28 July 1900–27 Jan. 1961
William Donald Carmichael, Jr., vice-president of The University of North Carolina, was born in Durham, one of four sons of William Donald and Margaret McCaull Carmichael. He was educated in the Durham public schools and served from 1918 to 1919 as a private in the U.S. Army Air Corps. He was graduated with a degree in commerce from The University of North Carolina in 1921. There he was an outstanding basketball player, playing on the team that won the Southern Intercollegiate Athletic Association Championship in 1921.
After a year of graduate work, he entered the advertising business in New York with the Newell Emmett Agency in 1922. From 1931 to 1936 he was an associate with Campbell Starling, a member of the New York Stock Exchange. In 1936 he took on a partnership in Carmichael and Carson, New York Stock Exchange.
In 1940 he returned to Chapel Hill to serve as finance officer for the consolidated University of North Carolina. His title changed several times, but whether as finance officer, comptroller, or vice-president, he raised millions of dollars for the university from the legislature, foundations and corporations, and individuals. He served as acting president of the university in 1949–50, after Frank Graham resigned to accept an appointment as U.S. senator.
Carmichael's work reached to all areas of the consolidated university, and his influence was felt throughout the state. He brought to his work great charm and humor, delighting in a good story. Major achievements included his work with Kay Kyser in beginning the Good Health Campaign in the state and the establishment of the four-year teaching hospital at Chapel Hill. Without public funds he brought educational television to the three campuses at Raleigh, Chapel Hill, and Greensboro. When John Motley Morehead gave the university the Morehead Planetarium and established a scholarship program, Carmichael aided in administering this gift.

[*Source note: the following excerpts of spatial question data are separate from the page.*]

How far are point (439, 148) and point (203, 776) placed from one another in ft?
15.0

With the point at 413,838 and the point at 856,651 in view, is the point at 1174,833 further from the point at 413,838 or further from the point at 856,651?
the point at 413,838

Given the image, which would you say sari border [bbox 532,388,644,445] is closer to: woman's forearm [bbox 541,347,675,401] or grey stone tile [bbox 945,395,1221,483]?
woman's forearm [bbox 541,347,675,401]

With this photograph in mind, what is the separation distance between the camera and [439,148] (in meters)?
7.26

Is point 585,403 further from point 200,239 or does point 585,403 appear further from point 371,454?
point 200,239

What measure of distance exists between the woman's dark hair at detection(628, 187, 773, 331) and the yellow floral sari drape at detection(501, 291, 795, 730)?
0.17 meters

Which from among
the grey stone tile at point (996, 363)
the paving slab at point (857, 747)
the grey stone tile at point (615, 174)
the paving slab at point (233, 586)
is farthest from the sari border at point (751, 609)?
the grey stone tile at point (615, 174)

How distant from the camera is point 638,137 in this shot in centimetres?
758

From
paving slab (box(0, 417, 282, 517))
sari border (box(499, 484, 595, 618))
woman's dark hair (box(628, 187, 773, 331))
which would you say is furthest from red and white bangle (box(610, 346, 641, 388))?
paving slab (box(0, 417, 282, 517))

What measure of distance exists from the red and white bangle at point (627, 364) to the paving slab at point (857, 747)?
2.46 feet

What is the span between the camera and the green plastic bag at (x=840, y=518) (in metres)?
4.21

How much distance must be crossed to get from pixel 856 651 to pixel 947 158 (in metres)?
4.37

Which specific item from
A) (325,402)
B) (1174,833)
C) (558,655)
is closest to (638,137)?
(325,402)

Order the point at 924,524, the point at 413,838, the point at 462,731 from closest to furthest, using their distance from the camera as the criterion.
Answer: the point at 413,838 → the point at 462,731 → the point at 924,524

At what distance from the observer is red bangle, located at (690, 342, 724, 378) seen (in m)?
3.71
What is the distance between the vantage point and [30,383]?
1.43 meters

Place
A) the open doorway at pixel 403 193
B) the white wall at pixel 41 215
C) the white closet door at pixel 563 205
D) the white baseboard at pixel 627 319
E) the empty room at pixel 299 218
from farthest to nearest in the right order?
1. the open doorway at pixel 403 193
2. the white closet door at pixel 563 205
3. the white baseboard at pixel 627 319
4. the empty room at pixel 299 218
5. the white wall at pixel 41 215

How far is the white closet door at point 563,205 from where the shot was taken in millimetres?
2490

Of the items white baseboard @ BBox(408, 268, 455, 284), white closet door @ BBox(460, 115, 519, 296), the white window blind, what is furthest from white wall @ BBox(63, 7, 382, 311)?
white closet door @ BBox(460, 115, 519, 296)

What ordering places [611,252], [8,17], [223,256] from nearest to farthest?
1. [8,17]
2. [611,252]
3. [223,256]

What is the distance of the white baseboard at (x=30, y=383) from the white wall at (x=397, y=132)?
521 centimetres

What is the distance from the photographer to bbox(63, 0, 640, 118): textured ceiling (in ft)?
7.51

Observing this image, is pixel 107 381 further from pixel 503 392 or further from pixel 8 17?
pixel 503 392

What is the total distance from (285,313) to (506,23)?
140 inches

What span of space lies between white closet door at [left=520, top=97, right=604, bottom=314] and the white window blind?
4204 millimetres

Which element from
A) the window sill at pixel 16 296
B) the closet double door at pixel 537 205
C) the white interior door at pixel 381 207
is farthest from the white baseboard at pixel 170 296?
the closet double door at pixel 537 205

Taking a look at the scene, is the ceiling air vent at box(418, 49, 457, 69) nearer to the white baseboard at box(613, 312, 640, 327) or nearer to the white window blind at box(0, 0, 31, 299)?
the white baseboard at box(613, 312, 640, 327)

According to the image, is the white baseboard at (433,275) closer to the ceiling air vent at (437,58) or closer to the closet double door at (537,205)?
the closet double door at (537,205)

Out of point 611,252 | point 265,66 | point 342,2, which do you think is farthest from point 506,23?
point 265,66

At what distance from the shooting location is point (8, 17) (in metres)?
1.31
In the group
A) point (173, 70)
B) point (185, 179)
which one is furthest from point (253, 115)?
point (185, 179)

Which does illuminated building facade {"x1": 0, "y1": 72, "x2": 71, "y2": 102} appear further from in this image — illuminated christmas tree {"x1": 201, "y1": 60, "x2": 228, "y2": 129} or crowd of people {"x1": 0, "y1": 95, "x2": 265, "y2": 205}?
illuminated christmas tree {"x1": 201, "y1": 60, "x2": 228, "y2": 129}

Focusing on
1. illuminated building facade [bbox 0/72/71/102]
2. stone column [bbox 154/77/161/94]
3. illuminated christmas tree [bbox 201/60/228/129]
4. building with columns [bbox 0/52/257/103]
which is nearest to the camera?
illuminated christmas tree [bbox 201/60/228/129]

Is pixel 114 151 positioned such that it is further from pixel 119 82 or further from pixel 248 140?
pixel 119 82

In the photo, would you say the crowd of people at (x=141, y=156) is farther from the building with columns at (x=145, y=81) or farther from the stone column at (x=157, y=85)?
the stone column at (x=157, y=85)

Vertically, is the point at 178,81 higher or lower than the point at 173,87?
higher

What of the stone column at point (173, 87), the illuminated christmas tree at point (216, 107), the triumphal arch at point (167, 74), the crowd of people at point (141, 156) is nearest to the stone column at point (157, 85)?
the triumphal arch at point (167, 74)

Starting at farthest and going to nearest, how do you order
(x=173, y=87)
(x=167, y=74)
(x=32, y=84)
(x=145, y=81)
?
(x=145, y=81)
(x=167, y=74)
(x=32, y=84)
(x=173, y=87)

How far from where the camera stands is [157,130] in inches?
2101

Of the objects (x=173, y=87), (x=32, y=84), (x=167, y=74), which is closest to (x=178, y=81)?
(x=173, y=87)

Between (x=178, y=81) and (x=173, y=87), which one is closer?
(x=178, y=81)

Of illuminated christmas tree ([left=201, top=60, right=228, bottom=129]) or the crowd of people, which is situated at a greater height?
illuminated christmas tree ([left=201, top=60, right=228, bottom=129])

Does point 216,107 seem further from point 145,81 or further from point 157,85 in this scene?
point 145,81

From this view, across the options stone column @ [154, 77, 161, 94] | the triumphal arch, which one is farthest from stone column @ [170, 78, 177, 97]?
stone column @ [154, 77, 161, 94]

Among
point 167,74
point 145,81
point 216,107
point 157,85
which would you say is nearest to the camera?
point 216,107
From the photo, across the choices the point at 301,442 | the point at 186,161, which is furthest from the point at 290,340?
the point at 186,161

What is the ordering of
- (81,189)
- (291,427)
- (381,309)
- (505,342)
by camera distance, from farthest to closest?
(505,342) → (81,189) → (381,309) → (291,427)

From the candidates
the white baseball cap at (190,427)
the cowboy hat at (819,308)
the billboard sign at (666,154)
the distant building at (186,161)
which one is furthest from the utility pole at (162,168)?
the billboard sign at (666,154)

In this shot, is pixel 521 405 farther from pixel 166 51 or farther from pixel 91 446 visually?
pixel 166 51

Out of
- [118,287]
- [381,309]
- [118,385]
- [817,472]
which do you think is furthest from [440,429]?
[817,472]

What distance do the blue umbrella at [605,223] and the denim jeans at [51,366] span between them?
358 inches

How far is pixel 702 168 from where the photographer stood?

Carmichael was chairman of the governor's Advisory Commission on Atomic Energy in 1956. He was a member of the executive committee of the Boy Scouts, the Sons of the American Revolution, Kappa Sigma, and Sigma Upsilon. He served as chairman of the Roanoke Island Historical Association and was instrumental in the reopening of the production of The Lost Colony in 1946. He was also active in the construction of Reynolds Coliseum in Raleigh.
Carmichael married the former May Baldwin Waller on 16 Feb. 1924. The couple had two children, Margaret McCaull (Mrs. Robert) Lester and William D. III, both of Chapel Hill.
Carmichael, a Roman Catholic, was buried in the old Chapel Hill Cemetery. Memorials to him included buildings named after him on three campuses of the university: the television building in Greensboro, the gymnasium in Raleigh, and the auditorium at Chapel Hill. A portrait by C. J. Fox is in the office of the director of athletics in the auditorium at Chapel Hill.